Fajar menjelaskan, salah satu tuntutan reformasi adalah melakukan amandemen UUD 1945 karena UUD 1945 dinilai memiliki banyak kelemahan. “Berdasarkan kelemahan-kelemahan dalam UUD 1945, selama tiga dasawarsa pada masa orde baru kita tidak mungkin menjumpai sistem politik yang demokratis,” imbuh Fajar.
Menurut Fajar, pada saat terjadi amandemen UUD 1945 itulah ide perlu dibentuknya MK di Indonesia terlontar. Hingga kemudian pada 13 Agustus 2003 dibentuklah MK Republik Indonesia. Dalam perjalanannya, kata Fajar, MK menunjukkan kontribusi yang luar biasa terhadap kehidupan demokrasi di Indonesia melalui kewenangannya menguji Undang-Undang terhadap UUD, memutus sengketa kewenangan antarlembaga negara, dan memutus sengketa pemilihan umum. Sedangkan kewenangan untuk memutus pembubaran partai politik dan kewajiban untuk memutus pendapat DPR bila Presiden/Wakil Presiden diduga melakukan pelanggaran hukum, belum pernah dijalankan MK. Berbeda dengan MK Korea Selatan atau MK Jerman, MK Indonesia tidak memiliki kewenangan untuk menangani pengaduan konstitusional (constitutional complaint).
Usai menyampaikan materi, Fajar memberikan kesempatan kepada para mahasiswa untuk bertanya. Salah seorang di antaranya menanyakan perihal sistem penanganan perkara di MK. Fajar menjelaskan, sistem penanganan perkara di MK dijalankan dengan transparan dan akuntabel.
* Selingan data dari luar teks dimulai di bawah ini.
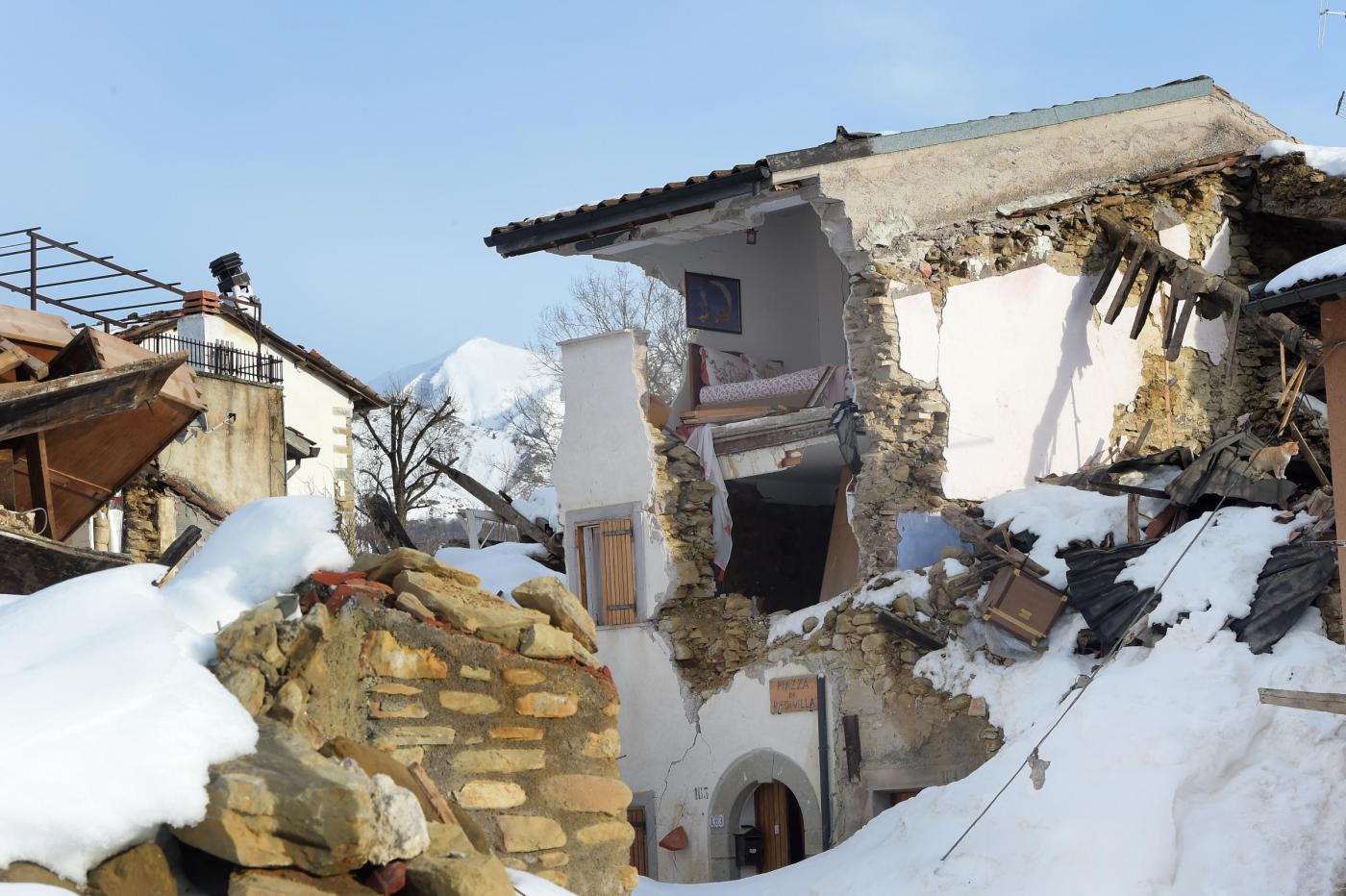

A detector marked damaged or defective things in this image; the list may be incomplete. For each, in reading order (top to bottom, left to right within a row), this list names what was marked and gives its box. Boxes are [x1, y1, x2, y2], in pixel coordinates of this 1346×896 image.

broken roof [485, 75, 1238, 257]
damaged facade [486, 75, 1346, 877]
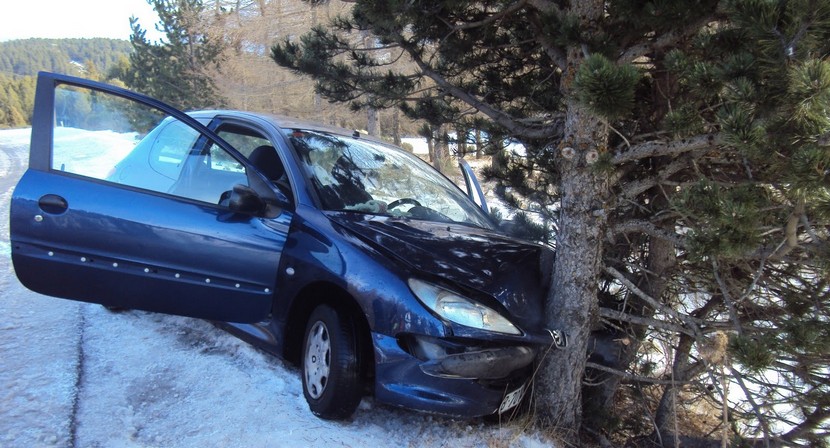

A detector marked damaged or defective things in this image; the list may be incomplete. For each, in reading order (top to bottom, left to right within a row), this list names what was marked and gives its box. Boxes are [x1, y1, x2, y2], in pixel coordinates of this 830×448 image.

damaged blue car [11, 72, 564, 420]
crumpled hood [328, 214, 556, 328]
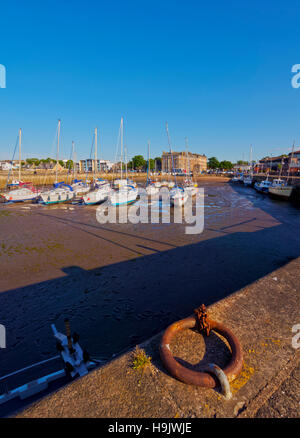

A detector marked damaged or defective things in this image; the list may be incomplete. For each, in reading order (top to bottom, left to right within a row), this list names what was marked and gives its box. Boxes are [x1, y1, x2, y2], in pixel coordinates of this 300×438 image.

rusty mooring ring [159, 304, 244, 386]
rusty metal ring [161, 312, 243, 386]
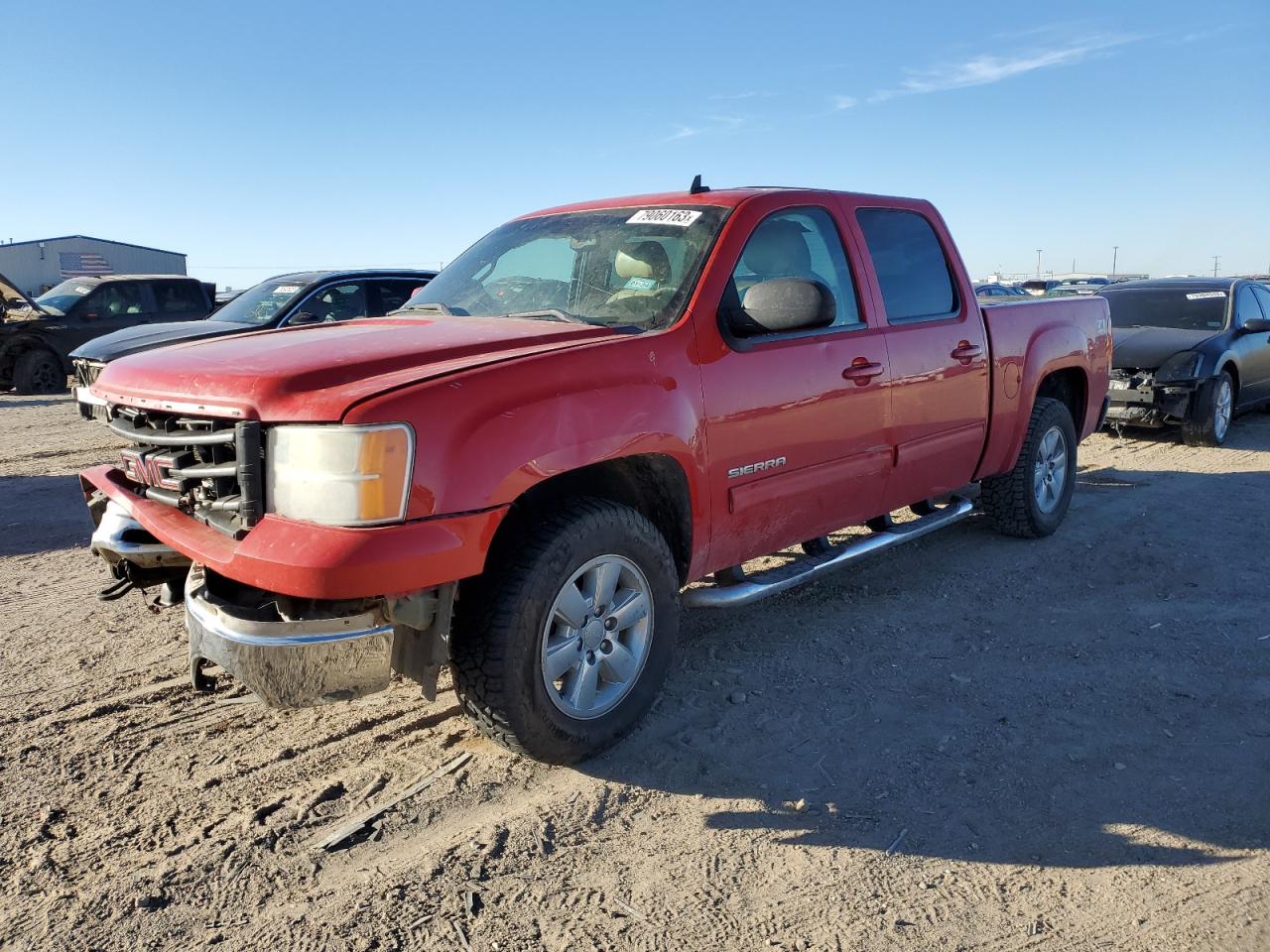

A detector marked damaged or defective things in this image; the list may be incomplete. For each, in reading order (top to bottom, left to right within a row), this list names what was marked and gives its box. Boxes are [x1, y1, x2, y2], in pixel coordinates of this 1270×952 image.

damaged front bumper [1103, 373, 1199, 428]
wrecked black car [1103, 276, 1270, 446]
damaged dark suv [1103, 280, 1270, 446]
damaged sedan [1103, 280, 1270, 446]
damaged front bumper [184, 563, 452, 706]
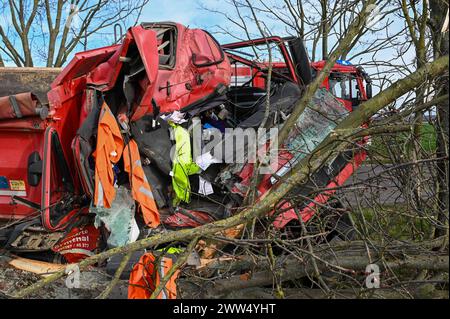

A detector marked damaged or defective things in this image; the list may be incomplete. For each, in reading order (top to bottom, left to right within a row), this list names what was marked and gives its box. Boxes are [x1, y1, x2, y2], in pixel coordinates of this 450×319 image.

crushed red truck cab [1, 21, 370, 258]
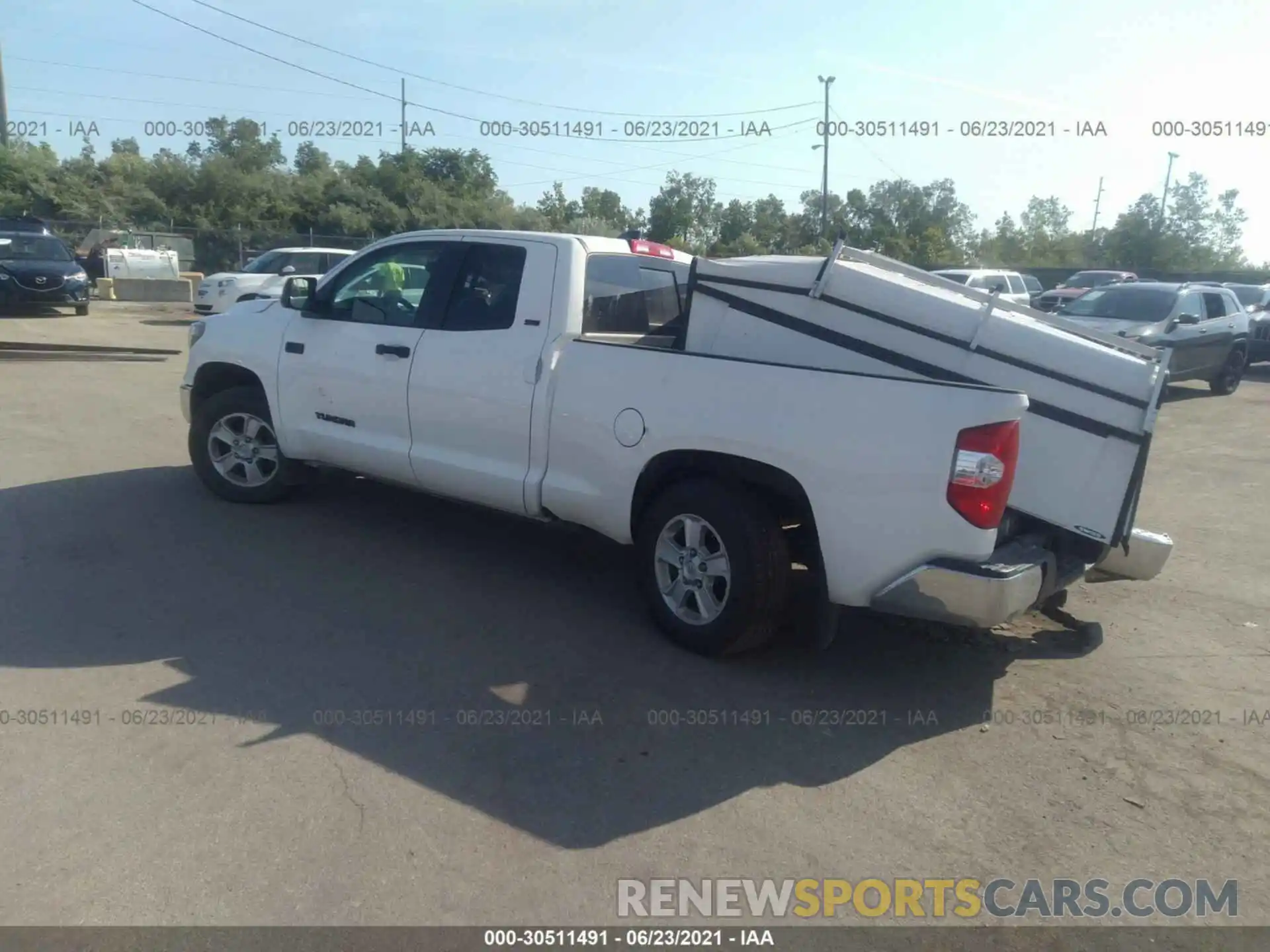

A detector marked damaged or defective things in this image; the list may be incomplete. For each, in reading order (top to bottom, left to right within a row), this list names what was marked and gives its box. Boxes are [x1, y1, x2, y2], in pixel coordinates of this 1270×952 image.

damaged truck bed cover [683, 242, 1169, 550]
“MK adalah lembaga peradilan yang modern dan terpercaya. Berangkat dari itulah MK melakukan terobosan-terobosan. Terutama agar publik pencari keadilan dapat mengakses informasi-informasi MK dengan mudah. Di samping itu MK berupaya menjalankan sistem penanganan perkara yang akuntabel dan transparan melalui laman MK. Jadi mereka yang berperkara di MK bisa memantau melalui laman MK, kapan mereka sidang pendahuluan, sidang pembuktian, sampai waktunya sidang pengucapan putusan. Terobosan paling penting, putusan MK dapat langsung diakses melalui laman MK, tidak lama putusan dijatuhkan,” tandas Fajar. (Nano Tresna Arfana/IR)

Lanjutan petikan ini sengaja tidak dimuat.